Now lets presume the rail properties of MM&A and MM&A Canada are up for sale, the logical buyer would be Canadian Pacific and its US Sub SOO Line. But as an alternative , might CP consider an interchange first with its SOO (D&H) to Mechanicville, thence Pan Am (B&M MEC) to Eastport and Irving Oil's own road to St John?
CP may simply conclude that existing MM&A track (FRA Class 2 maybe?) is so deteriorated that they cannot safely move heavy HAZMAT trains over such and that continued operation over such would just be another accident waiting to happen. I have no idea to what extent the existing marketing arrangement between PAR and NS is mutually exclusive and/or could Pan Am handle not only their existing oil traffic plus that of CP and with the MM&A simply abandoned.
Anyone; or is there simply no reasonable alternative and the existing MM&A lines continue in operation?
I disagree with you here Mr. Norman. CP, with EHH at the helm, is more concerned right now with service issues on the SOO, namely capacity in the Bakken, as well as getting their financial house in order. CP is plenty happy west of Montreal, and as much as I would like to see CP red in Maine, I believe the most likely buyer in this situation is J.D. Irving's rail division. And Irving, even the non-oil Irvings, has deep pockets. Additionally where Irving is already operating the northern half of the Bangor and Aroostook and doing very well I see no reason why they wouldnt be interested in the other half. Searsport would have many possibilities with an Irving railroad running the show. They are a really aggressive and well run regional that does something Maine's other railroads seem to lack-customer service.
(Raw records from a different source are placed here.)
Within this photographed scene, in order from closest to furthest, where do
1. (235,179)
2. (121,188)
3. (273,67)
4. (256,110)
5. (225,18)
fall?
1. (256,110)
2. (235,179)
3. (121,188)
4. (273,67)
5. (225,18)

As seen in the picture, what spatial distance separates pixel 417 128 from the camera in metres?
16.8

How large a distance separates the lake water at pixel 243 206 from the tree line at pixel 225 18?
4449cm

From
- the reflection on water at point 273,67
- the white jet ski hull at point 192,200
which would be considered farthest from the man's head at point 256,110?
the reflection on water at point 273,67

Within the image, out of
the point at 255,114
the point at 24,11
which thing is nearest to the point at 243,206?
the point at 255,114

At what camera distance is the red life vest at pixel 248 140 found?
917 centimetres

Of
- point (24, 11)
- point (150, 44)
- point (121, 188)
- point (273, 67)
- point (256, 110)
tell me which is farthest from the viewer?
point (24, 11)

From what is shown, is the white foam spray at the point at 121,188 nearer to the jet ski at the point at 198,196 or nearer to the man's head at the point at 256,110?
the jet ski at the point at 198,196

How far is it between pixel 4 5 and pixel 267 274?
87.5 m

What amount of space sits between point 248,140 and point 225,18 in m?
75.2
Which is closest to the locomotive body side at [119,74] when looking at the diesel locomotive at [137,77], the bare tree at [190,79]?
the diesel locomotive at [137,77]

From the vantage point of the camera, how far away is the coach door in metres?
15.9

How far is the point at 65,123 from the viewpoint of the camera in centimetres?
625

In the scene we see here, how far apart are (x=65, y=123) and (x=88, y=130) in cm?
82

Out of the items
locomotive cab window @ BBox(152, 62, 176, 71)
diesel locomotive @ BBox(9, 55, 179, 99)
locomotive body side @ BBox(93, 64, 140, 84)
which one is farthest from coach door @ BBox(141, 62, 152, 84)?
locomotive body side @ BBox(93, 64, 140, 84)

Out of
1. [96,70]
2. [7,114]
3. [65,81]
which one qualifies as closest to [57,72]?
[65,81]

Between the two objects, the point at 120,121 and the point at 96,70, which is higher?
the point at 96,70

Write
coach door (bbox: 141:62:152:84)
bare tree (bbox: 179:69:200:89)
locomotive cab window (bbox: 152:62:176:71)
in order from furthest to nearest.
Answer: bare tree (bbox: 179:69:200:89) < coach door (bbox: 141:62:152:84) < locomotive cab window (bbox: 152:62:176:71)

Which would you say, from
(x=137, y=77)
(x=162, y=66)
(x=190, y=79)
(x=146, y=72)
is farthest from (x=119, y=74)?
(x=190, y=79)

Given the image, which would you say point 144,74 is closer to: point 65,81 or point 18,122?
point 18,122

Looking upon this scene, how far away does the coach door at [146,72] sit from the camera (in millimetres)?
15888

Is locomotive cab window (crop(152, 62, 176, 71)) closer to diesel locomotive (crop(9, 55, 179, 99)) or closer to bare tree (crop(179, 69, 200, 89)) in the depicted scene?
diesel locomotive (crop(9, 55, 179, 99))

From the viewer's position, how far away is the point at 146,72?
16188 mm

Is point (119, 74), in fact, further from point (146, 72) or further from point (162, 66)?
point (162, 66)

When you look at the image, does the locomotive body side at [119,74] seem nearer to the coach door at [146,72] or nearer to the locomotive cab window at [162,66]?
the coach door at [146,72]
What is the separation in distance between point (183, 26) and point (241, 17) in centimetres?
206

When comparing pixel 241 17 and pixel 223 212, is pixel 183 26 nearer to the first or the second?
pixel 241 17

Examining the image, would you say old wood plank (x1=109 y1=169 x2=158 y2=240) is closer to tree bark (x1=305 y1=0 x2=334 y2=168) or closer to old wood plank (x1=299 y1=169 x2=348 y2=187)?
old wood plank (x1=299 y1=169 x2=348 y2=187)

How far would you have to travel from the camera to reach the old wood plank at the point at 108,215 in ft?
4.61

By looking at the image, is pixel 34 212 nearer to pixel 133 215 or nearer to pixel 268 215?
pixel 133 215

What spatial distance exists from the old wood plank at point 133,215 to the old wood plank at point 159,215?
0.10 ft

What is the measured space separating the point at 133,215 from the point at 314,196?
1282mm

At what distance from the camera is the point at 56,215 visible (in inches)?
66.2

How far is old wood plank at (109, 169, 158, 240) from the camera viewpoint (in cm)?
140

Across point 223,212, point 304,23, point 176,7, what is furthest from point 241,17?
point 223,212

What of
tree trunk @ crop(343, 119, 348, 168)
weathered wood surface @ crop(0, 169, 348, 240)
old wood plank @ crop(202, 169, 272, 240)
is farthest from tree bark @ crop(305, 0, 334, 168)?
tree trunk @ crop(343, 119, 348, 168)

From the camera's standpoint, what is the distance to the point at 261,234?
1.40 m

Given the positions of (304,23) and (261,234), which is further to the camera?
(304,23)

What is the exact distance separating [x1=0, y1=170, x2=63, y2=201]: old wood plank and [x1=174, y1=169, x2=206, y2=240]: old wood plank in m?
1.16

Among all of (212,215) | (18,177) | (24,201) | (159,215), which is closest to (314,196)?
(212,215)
I highly doubt the MM&A's portion of the CP line will be abandoned, there are too many possibilities with the line, and its the only clearance route through the state of Maine. Auto racks and occasional IM service were paying the bills prior to oil coming about. Also without a connection in Montreal, or Brownville, NBSR/EMRY/MNR is reliant solely on Pan Am, not something that would be good for business... Don't write off the MM&A line for crude either. Much of Pan Am's line, especially east of Northern Maine Junction, is Class 1 or II track. Just like on MM&A major disasters will be avoided as long as things are down slowly
. My guess is that traffic on the line will rebound after the crime scene is released at Megantic and the railroad can be reopened. I doubt much will change, racks, wood and crude will return, behind green EMD's with yellow lettering.
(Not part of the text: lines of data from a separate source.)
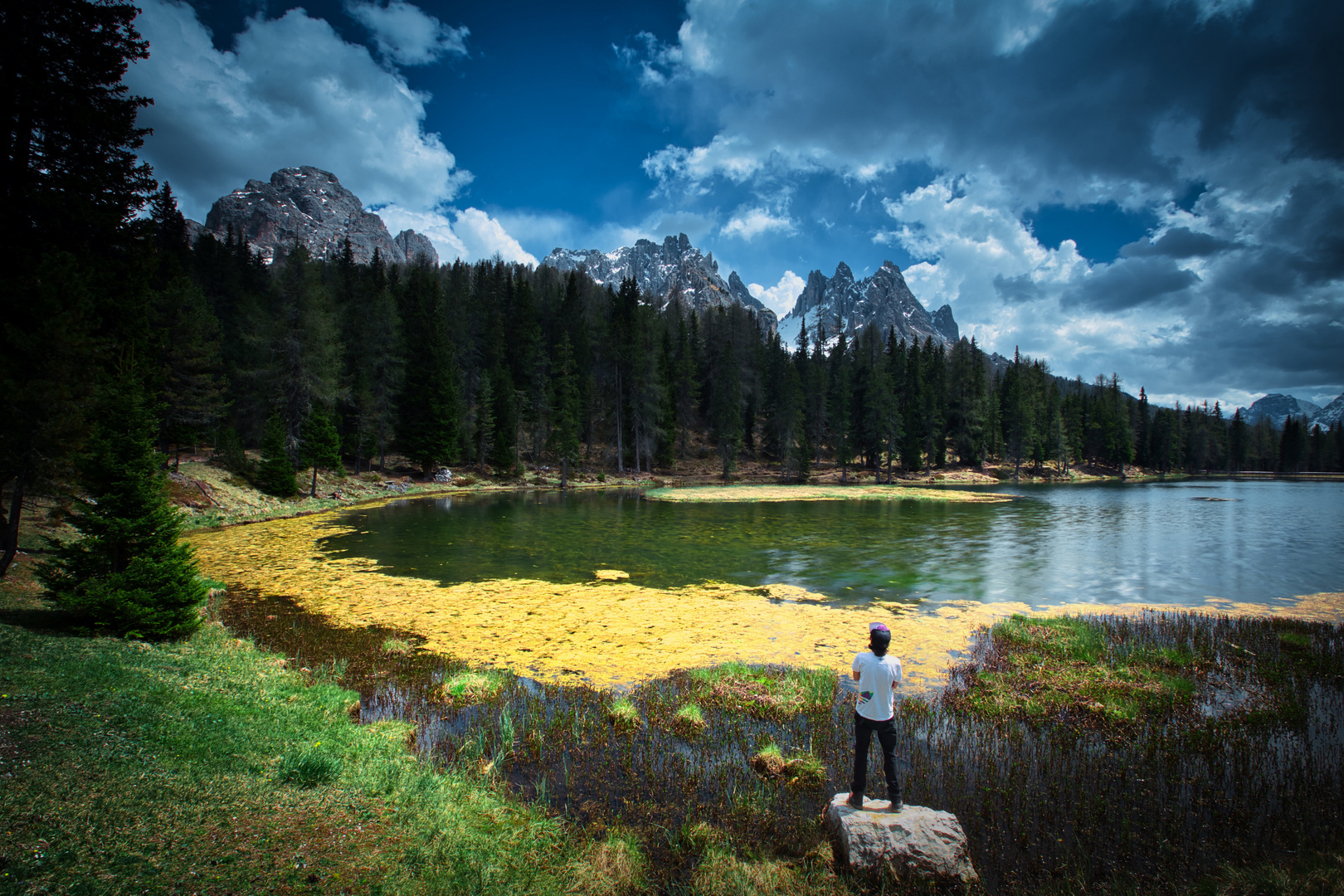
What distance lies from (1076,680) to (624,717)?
24.3 ft

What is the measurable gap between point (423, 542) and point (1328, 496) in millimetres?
77369

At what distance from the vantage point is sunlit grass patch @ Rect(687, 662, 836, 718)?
809cm

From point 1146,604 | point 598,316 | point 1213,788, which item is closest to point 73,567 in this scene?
point 1213,788

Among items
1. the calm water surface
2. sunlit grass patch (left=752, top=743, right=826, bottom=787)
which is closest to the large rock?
sunlit grass patch (left=752, top=743, right=826, bottom=787)

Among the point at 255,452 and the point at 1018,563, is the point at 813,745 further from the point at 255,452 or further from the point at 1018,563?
the point at 255,452

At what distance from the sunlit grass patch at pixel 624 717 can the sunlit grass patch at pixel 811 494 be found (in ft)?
119

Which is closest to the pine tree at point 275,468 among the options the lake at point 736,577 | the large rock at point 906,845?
the lake at point 736,577

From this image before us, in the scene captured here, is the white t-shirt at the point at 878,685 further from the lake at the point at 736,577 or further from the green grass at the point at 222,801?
the lake at the point at 736,577

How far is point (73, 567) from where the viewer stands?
906 cm

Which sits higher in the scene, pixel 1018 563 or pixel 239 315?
pixel 239 315

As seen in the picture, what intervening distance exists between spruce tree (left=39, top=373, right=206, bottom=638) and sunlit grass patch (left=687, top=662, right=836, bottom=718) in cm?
900

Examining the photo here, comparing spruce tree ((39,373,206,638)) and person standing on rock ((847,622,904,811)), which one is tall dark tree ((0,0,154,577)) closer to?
spruce tree ((39,373,206,638))

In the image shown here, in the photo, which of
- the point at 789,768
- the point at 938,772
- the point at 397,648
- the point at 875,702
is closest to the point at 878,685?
the point at 875,702

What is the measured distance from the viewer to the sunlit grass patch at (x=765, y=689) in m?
8.09
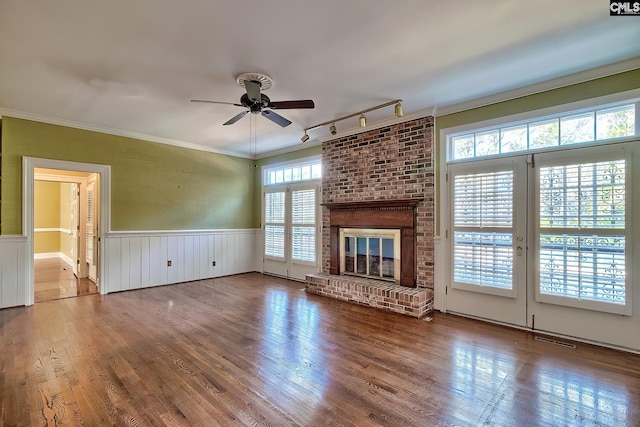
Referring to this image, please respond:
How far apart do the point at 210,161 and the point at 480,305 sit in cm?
559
Also to clarify another point that seems to get commonly confused. Irving Oil doesn't own or operate any railroads. J.D. Irving is the rail operator and is largely a transportation and wood products company (Sunbury Transport, NB Rail, Midland Trucking, Irving Woodlands, Irving Pulp and Tissue...) Irving Oil is the same family of Irvings, I believe father and 2 sons, from Saint John but besides management sharing a table at Thanksgiving, the companies are separate entities.
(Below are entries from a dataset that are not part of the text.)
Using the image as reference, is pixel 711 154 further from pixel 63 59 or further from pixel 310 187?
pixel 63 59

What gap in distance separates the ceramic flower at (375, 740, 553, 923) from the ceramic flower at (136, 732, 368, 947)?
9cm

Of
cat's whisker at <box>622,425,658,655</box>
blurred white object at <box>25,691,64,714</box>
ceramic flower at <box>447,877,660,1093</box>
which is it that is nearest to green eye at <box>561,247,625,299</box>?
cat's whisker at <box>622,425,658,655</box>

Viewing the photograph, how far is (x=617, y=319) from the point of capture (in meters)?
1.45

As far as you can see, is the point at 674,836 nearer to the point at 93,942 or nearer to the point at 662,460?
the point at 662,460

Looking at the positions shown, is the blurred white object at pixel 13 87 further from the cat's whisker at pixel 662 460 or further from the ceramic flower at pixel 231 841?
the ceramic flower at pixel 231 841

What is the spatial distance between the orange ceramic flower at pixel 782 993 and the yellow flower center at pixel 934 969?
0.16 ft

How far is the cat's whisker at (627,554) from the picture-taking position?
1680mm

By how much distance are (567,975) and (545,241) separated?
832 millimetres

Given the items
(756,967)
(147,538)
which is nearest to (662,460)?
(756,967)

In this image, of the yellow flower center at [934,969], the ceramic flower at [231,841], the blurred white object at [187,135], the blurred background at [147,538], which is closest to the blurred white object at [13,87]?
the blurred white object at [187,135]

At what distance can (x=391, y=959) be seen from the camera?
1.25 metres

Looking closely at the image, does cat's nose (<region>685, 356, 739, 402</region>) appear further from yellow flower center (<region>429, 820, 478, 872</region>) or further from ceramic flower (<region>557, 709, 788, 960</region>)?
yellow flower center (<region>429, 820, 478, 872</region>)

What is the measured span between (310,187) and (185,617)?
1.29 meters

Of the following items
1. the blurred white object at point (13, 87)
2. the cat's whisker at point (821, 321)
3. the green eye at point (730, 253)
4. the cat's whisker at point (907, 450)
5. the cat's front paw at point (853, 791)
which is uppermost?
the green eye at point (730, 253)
And another, Pan Am is not currently running any oil with an NS routing. Oil to Saint John is following three routings. BNSF-CSX-PAR-EMRY/NBSR or BNSF-CN-NBSR or SOO-CP-MMA-EMRY/NBSR. Their is no exclusiveness to the Pan Am Southern deal as PAS is a common carrier and is competing for any business. I'm sure they would gladly take the oil off CP, but I think that will continue to flow across the International of Maine once the line is reopened.